Tech Industry Rallies Around Microsoft in Data Privacy Battle With US

Apple, Amazon, AT&T, CNN, National Public Radio and The Washington Post were among numerous technology and media companies to support Microsoft this week, as it battled U.S. efforts to seize a customer’s emails.

A coalition of supporting organizations filed 10 amicus briefs with the U.S. Second Circuit Court of Appeals in a case challenging a U.S. government search warrant for Microsoft customer data stored on a server based in Ireland.

The coalition includes 28 technology and media companies, 35 computer scientists, and 23 trade associations and advocacy organizations.

Microsoft filed its appeal after a U.S. district court judge rejected its argument that the warrant is illegal because it calls for the seizure of emails stored outside the United States.

Oral arguments in the case are expected to occur in summer 2015, Microsoft spokesperson Kathy Roeder told the E-Commerce Times.

Privacy Rights at Risk

“Tech companies such as Microsoft for good reason store private communications such as email, photos and documents in data centers that are located close to our customers,” explained Brad Smith, the company’s general counsel and executive vice president for legal and corporate affairs.

“This is so consumers and companies can retrieve their personal information more quickly and securely,” he added.

For example, Microsoft stores European customers’ emails in its Irish data center, noted Smith.

“We believe that when one government wants to obtain email that is stored in another country, it needs to do so in a manner that respects existing domestic and international laws,” he said.

The U.S. government’s “unilateral use of a search warrant to reach email in another country,” said Smith, “puts both fundamental privacy rights and cordial international relations at risk.”

Implications for Digital Privacy

Microsoft’s case is “a significant one, because it’s one of the first opportunities for a court to consider how domestic law enforcement can get emails in an age of global communications infrastructure,” said Hanni Fakhoury, a staff attorney with the Electronic Frontier Foundation.

“There is some faulty logic in the lower court decisions that have implications for digital privacy,” he told the E-Commerce Times.

“We hope the Second Circuit will hear what all the amici have been saying and overturn the lower court’s decision,” Fakhoury said.

Collecting vs.
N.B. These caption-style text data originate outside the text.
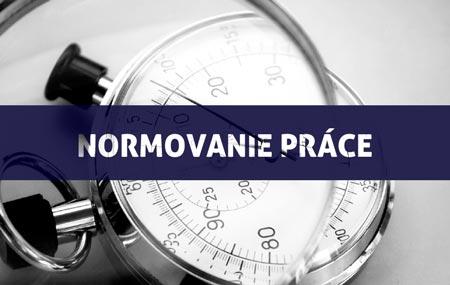 13_Normovanie-prace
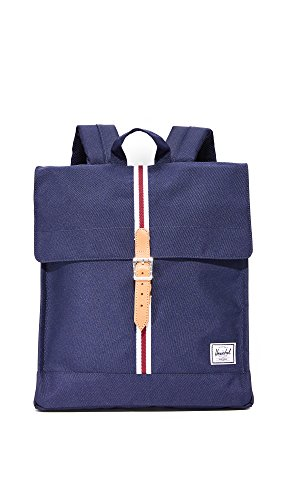Herschel Supply Co. Women's City Mid Volume Backpack, Peacoat, One Size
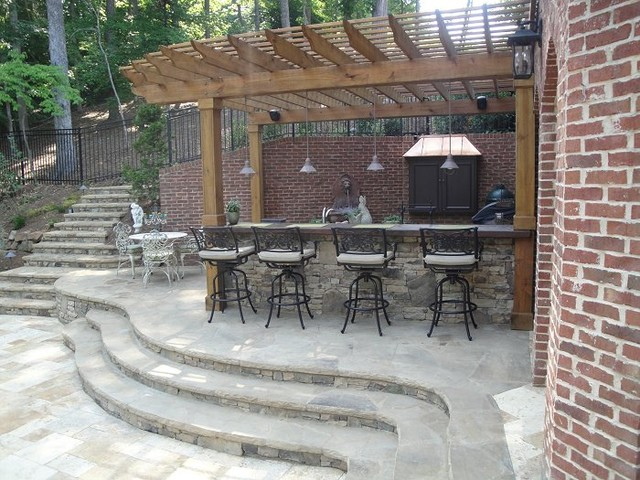 Outdoor Kitchen Bar and Grill - Traditional - Patio ... on Outdoor Grill Patio id=41930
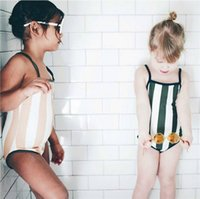 Wholesale Boys Swimwear One Piece - INS Summer New children swimsuit baby Girls vertical stripe suspender swimwear kids Siamese swimsuits boys stripe Swimming trunks 7397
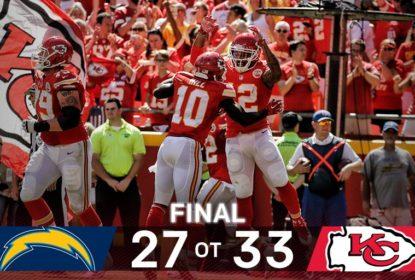 Chiefs vencem Chargers em virada espetacular no Arrowhead Stadium - The Playoffs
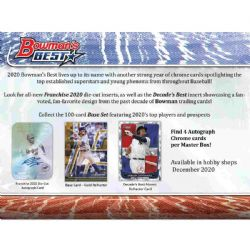 2020 BASEBALL -  BOWMAN BEST - MINI BOX (P5/B12)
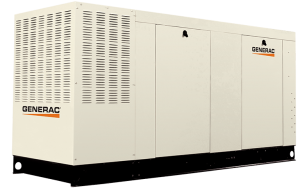 Backup generators, Commercial standby generator, Tomball, Backup generators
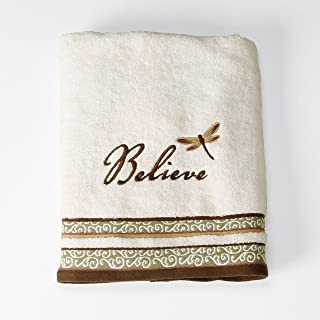 Saturday Knight Inspire Towel Set (Bath, Hand, Fingertip)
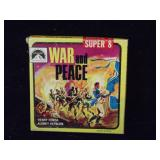 "War & Peace Super 8mm Movie, 3"" Reel"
Examining

The advocacy around this case so far has focused mainly on whether the warrant should apply abroad or not, but there are two larger associated issues, noted Michael Price, counsel for the Liberty and National Security program at the Brennan Center for Justice.

First is the idea that “the Fourth Amendment doesn’t come into play until someone actually looks at the data,” he told the E-Commerce Times. “That’s very wrong. We argue that the Fourth Amendment is implicated as soon as Microsoft copies the data at the request of law enforcement.”
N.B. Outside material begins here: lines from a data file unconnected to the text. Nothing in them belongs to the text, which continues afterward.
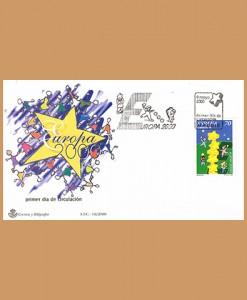 2000011SPD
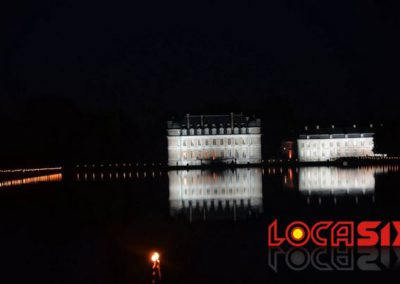 Parc des musicales de Beloeil (Locasix)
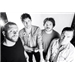 Sonic Avenues on KEXP: Oct 24, 2014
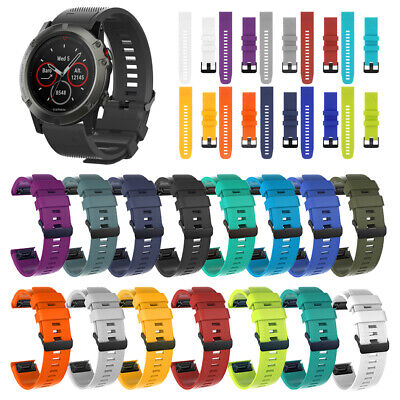 Watch band Wrist Strap Quick Release Silicone For Garmin Fenix 5 5X 5S plus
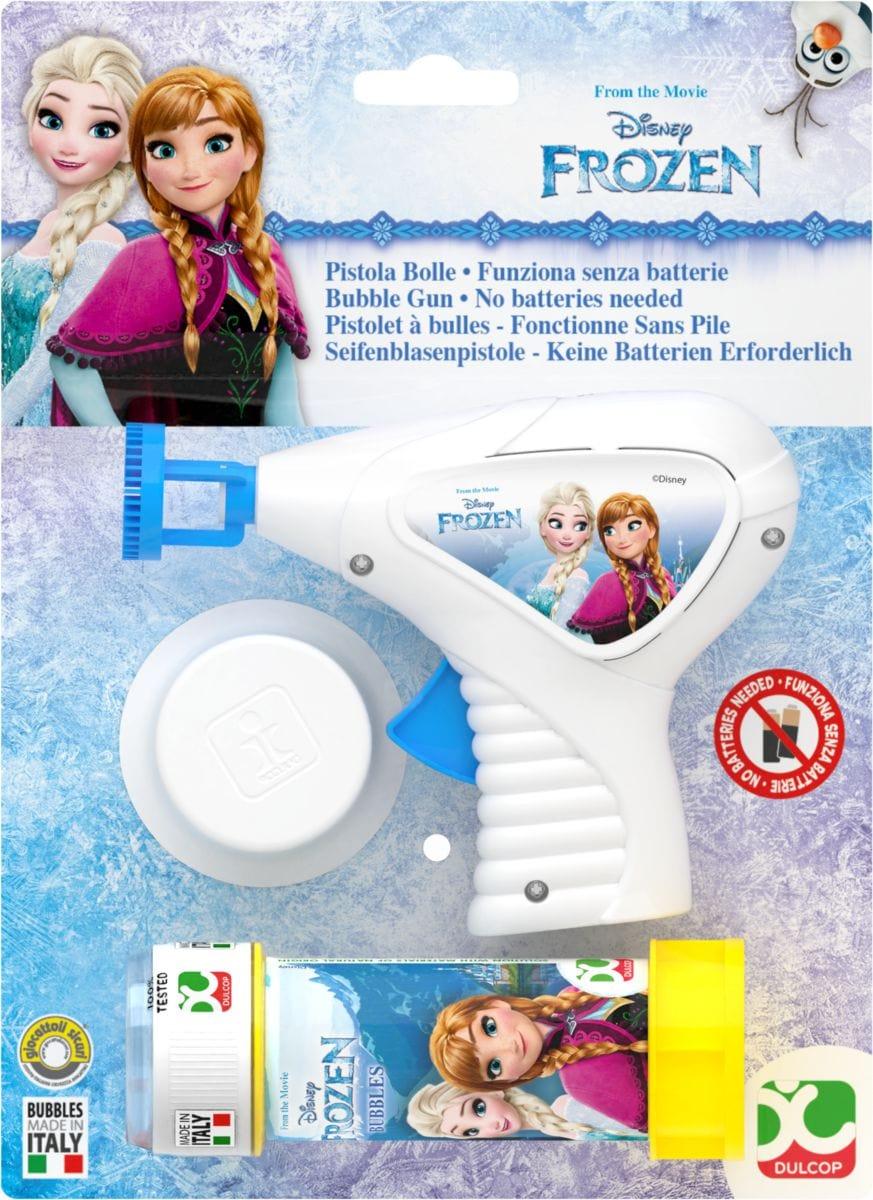 bubble world Seifenblasenpistole Frozen Outdoor-Spielzeug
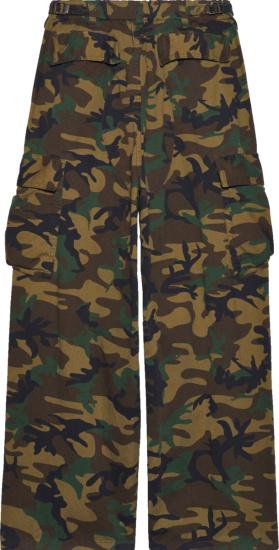 Balenciaga Brown Green And Beige Wide Leg Pants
That faulty argument, in fact, is “strikingly similar to some of the arguments we’ve heard in the NSA context,” Price pointed out.

Highly Problematic

The NSA has argued that only some 4 percent of the data it collected actually got examined, Price noted.
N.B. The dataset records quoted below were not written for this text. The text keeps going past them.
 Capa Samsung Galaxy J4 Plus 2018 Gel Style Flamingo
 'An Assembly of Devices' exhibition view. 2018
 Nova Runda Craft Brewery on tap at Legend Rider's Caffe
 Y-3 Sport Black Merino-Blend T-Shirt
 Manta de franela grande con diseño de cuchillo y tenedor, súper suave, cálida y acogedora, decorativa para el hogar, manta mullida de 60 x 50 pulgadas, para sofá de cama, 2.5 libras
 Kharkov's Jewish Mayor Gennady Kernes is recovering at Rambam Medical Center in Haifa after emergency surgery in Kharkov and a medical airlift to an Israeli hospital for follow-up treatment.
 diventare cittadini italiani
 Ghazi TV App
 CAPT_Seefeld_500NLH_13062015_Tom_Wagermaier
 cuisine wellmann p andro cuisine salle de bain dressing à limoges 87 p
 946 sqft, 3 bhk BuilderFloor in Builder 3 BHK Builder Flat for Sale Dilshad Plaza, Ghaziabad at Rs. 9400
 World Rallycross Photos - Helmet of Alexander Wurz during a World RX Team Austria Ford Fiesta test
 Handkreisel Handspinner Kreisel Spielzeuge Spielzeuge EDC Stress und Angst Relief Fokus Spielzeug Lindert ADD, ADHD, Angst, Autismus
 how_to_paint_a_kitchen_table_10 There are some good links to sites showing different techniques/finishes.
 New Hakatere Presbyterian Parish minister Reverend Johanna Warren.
If the term “collection” were to mean “searching” in that fashion, however, “cops could copy laptop data without a warrant until they look at it down the road,” he suggested.

“We’re urging the Second Circuit to reject that notion,” said Price. “It’s important to recognize that the Fourth Amendment comes into play when the data gets copied.”

The other key issue is the court’s acceptance of the notion that a warrant applies abroad because it’s functionally similar to a subpoena.

“That’s highly problematic,” Price said. “We’re urging the court that a subpoena is capable of many things, but not getting email.”

A Cloud Issue

There is not only “huge interest in this case,” but also “a pretty wide understanding outside the Department of Justice that there are huge constitutional and international law implications going forward,” said Chris Hopfensperger, director of policy for BSA, the Software Alliance.

“We should all be pretty concerned about our privacy,” he told the E-Commerce Times.

BSA participated in this latest round of amicus briefs, and “we would like Second Circuit to quash the subpoena,” Hopfensperger said.

To address the bigger picture, “it’s imperative for Congress to reform the Electronic Communications Privacy Act,” he added. When that law was written, in 1986, “the notion that your email would be held outside, off of your PC, was a foreign concept. Now, the idea that it’s held in the cloud is an even bigger issue to wrap your mind around.”

There are certainly implications for BSA’s member companies, but “at the end of the day,” said Hopfensperger, “the bigger problem is the impact internationally for deterring businesses and undermining the tremendous savings cloud servings provide.”